Your task | Each record below should be given again exactly as it reads.

===== Record set

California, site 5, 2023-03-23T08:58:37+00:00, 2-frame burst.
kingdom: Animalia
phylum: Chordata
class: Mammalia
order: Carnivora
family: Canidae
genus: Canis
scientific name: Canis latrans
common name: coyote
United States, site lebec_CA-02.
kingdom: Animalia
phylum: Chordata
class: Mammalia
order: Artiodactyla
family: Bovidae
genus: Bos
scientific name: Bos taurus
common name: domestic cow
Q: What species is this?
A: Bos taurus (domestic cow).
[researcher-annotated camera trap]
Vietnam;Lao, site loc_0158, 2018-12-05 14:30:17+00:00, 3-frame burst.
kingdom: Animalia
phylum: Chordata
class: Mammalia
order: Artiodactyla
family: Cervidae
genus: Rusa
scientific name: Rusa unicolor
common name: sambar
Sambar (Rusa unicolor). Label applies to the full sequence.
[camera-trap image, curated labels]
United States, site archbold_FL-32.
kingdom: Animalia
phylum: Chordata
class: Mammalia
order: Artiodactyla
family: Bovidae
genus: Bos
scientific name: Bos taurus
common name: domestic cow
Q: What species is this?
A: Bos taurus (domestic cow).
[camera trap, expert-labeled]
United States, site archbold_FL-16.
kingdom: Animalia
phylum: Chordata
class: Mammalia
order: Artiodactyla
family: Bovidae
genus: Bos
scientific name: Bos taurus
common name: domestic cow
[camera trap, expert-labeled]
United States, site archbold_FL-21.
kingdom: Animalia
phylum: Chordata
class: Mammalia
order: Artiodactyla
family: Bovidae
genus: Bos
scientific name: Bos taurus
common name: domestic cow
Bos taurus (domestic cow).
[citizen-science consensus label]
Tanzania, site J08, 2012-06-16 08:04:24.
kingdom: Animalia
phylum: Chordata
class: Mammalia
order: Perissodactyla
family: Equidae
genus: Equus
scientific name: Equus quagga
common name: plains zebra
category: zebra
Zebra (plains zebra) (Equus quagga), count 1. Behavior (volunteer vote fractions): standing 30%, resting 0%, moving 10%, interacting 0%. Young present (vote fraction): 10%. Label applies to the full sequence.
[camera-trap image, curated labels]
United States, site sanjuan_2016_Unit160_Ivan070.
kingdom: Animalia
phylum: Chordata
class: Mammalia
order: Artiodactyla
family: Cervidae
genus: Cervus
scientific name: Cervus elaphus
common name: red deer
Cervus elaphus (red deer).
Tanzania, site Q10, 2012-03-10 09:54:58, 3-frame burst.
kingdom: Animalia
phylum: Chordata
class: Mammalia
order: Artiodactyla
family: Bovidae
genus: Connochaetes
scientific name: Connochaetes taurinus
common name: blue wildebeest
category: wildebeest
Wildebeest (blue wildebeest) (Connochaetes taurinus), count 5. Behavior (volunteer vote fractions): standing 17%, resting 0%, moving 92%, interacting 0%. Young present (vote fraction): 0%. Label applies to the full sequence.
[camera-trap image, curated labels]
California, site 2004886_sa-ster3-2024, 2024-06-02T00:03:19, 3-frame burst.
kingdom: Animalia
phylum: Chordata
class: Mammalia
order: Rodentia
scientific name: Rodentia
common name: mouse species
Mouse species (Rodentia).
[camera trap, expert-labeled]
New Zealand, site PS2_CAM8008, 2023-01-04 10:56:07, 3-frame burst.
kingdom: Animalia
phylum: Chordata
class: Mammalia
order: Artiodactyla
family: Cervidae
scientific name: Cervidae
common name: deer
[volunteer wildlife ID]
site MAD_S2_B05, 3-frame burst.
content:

==========

Solution to this problem |
California, site 5, 2023-03-23T08:58:37+00:00, 2-frame burst.
kingdom: Animalia
phylum: Chordata
class: Mammalia
order: Carnivora
family: Canidae
genus: Canis
scientific name: Canis latrans
common name: coyote
United States, site lebec_CA-02.
kingdom: Animalia
phylum: Chordata
class: Mammalia
order: Artiodactyla
family: Bovidae
genus: Bos
scientific name: Bos taurus
common name: domestic cow
Q: What species is this?
A: Bos taurus (domestic cow).
[researcher-annotated camera trap]
Vietnam;Lao, site loc_0158, 2018-12-05 14:30:17+00:00, 3-frame burst.
kingdom: Animalia
phylum: Chordata
class: Mammalia
order: Artiodactyla
family: Cervidae
genus: Rusa
scientific name: Rusa unicolor
common name: sambar
Sambar (Rusa unicolor). Label applies to the full sequence.
[camera-trap image, curated labels]
United States, site archbold_FL-32.
kingdom: Animalia
phylum: Chordata
class: Mammalia
order: Artiodactyla
family: Bovidae
genus: Bos
scientific name: Bos taurus
common name: domestic cow
Q: What species is this?
A: Bos taurus (domestic cow).
[camera trap, expert-labeled]
United States, site archbold_FL-16.
kingdom: Animalia
phylum: Chordata
class: Mammalia
order: Artiodactyla
family: Bovidae
genus: Bos
scientific name: Bos taurus
common name: domestic cow
[camera trap, expert-labeled]
United States, site archbold_FL-21.
kingdom: Animalia
phylum: Chordata
class: Mammalia
order: Artiodactyla
family: Bovidae
genus: Bos
scientific name: Bos taurus
common name: domestic cow
Bos taurus (domestic cow).
[citizen-science consensus label]
Tanzania, site J08, 2012-06-16 08:04:24.
kingdom: Animalia
phylum: Chordata
class: Mammalia
order: Perissodactyla
family: Equidae
genus: Equus
scientific name: Equus quagga
common name: plains zebra
category: zebra
Zebra (plains zebra) (Equus quagga), count 1. Behavior (volunteer vote fractions): standing 30%, resting 0%, moving 10%, interacting 0%. Young present (vote fraction): 10%. Label applies to the full sequence.
[camera-trap image, curated labels]
United States, site sanjuan_2016_Unit160_Ivan070.
kingdom: Animalia
phylum: Chordata
class: Mammalia
order: Artiodactyla
family: Cervidae
genus: Cervus
scientific name: Cervus elaphus
common name: red deer
Cervus elaphus (red deer).
Tanzania, site Q10, 2012-03-10 09:54:58, 3-frame burst.
kingdom: Animalia
phylum: Chordata
class: Mammalia
order: Artiodactyla
family: Bovidae
genus: Connochaetes
scientific name: Connochaetes taurinus
common name: blue wildebeest
category: wildebeest
Wildebeest (blue wildebeest) (Connochaetes taurinus), count 5. Behavior (volunteer vote fractions): standing 17%, resting 0%, moving 92%, interacting 0%. Young present (vote fraction): 0%. Label applies to the full sequence.
[camera-trap image, curated labels]
California, site 2004886_sa-ster3-2024, 2024-06-02T00:03:19, 3-frame burst.
kingdom: Animalia
phylum: Chordata
class: Mammalia
order: Rodentia
scientific name: Rodentia
common name: mouse species
Mouse species (Rodentia).
[camera trap, expert-labeled]
New Zealand, site PS2_CAM8008, 2023-01-04 10:56:07, 3-frame burst.
kingdom: Animalia
phylum: Chordata
class: Mammalia
order: Artiodactyla
family: Cervidae
scientific name: Cervidae
common name: deer
[volunteer wildlife ID]
site MAD_S2_B05, 3-frame burst.
content:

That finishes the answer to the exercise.